__Work to be completed__. Write out exactly the lines running from the line that includes "Which element from" to the end of the data, both ends included, and nothing besides.

— START OF Supplied material —

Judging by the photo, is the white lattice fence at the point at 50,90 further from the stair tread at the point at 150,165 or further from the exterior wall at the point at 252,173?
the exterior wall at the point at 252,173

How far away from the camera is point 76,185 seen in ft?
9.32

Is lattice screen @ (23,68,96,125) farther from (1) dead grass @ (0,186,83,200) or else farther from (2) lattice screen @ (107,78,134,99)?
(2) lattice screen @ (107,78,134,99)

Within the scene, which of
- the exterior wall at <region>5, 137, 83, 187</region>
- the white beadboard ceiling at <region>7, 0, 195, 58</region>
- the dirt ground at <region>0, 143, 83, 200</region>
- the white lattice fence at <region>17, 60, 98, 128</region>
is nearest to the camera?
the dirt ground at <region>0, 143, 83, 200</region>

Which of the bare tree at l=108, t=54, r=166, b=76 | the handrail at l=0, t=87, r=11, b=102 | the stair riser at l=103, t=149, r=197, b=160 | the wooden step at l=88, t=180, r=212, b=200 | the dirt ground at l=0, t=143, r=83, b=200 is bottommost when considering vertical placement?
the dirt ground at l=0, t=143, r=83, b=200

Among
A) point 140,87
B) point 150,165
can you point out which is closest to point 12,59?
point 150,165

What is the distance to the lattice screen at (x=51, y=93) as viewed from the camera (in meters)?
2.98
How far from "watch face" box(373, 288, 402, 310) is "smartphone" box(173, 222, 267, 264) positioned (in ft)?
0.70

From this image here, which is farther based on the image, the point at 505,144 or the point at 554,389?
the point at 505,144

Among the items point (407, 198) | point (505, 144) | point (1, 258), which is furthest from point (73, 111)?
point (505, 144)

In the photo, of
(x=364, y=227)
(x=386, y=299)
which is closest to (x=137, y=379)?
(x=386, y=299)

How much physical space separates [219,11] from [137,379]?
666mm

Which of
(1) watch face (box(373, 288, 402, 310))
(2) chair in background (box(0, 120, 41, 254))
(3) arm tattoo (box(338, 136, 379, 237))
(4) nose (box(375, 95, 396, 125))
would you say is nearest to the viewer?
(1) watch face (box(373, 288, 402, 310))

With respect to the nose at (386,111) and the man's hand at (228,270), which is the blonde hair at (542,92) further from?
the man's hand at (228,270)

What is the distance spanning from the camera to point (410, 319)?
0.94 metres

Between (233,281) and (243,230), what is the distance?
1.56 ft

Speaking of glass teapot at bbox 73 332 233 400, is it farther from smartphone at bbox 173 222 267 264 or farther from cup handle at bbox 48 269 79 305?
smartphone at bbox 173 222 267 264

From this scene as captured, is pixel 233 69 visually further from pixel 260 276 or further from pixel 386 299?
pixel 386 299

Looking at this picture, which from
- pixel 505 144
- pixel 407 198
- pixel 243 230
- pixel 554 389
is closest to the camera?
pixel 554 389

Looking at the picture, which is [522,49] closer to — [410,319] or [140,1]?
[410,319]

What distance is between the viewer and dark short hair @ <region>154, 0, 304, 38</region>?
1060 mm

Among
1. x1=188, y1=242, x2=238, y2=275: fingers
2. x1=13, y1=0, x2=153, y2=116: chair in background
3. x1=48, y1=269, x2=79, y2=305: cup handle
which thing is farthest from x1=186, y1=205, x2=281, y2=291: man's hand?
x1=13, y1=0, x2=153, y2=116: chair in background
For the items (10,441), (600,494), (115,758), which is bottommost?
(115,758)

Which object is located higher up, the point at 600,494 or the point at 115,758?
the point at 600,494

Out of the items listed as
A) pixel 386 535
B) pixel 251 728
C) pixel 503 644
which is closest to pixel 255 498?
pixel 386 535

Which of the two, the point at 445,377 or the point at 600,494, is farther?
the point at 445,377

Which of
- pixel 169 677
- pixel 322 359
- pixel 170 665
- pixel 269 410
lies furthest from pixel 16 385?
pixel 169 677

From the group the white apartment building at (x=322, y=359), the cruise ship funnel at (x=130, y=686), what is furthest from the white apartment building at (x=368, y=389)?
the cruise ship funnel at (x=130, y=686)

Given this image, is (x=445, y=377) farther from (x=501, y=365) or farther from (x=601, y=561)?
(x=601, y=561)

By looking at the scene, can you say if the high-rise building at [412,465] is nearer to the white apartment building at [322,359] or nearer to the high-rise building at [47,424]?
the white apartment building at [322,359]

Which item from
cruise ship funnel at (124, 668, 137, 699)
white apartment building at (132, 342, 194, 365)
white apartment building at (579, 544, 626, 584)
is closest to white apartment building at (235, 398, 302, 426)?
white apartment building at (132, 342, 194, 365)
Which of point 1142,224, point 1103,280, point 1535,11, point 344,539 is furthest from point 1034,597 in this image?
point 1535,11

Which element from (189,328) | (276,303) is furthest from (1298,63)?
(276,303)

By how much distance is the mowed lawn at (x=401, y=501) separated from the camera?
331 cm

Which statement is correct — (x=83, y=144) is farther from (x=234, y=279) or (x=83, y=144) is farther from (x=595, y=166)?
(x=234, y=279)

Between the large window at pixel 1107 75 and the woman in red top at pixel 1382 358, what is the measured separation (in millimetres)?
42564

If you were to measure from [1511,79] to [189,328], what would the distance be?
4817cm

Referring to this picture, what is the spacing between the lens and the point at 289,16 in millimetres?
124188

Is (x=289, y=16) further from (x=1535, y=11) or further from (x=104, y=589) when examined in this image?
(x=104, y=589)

— END OF Supplied material —

__Correct result__.
Which element from (189,328) | (276,303) is furthest from (1298,63)?
(276,303)

By how much distance is the mowed lawn at (x=401, y=501) separated from the camera?
331 cm

Which statement is correct — (x=83, y=144) is farther from (x=234, y=279) or (x=83, y=144) is farther from (x=595, y=166)?
(x=234, y=279)

Between the large window at pixel 1107 75 and the woman in red top at pixel 1382 358, what is the measured separation (in millimetres)?
42564

If you were to measure from [1511,79] to [189,328], what would the distance be?
4817cm

Referring to this picture, what is the spacing between the lens and the point at 289,16 in millimetres?
124188

Is (x=289, y=16) further from (x=1535, y=11) or further from (x=104, y=589) when examined in this image?
(x=104, y=589)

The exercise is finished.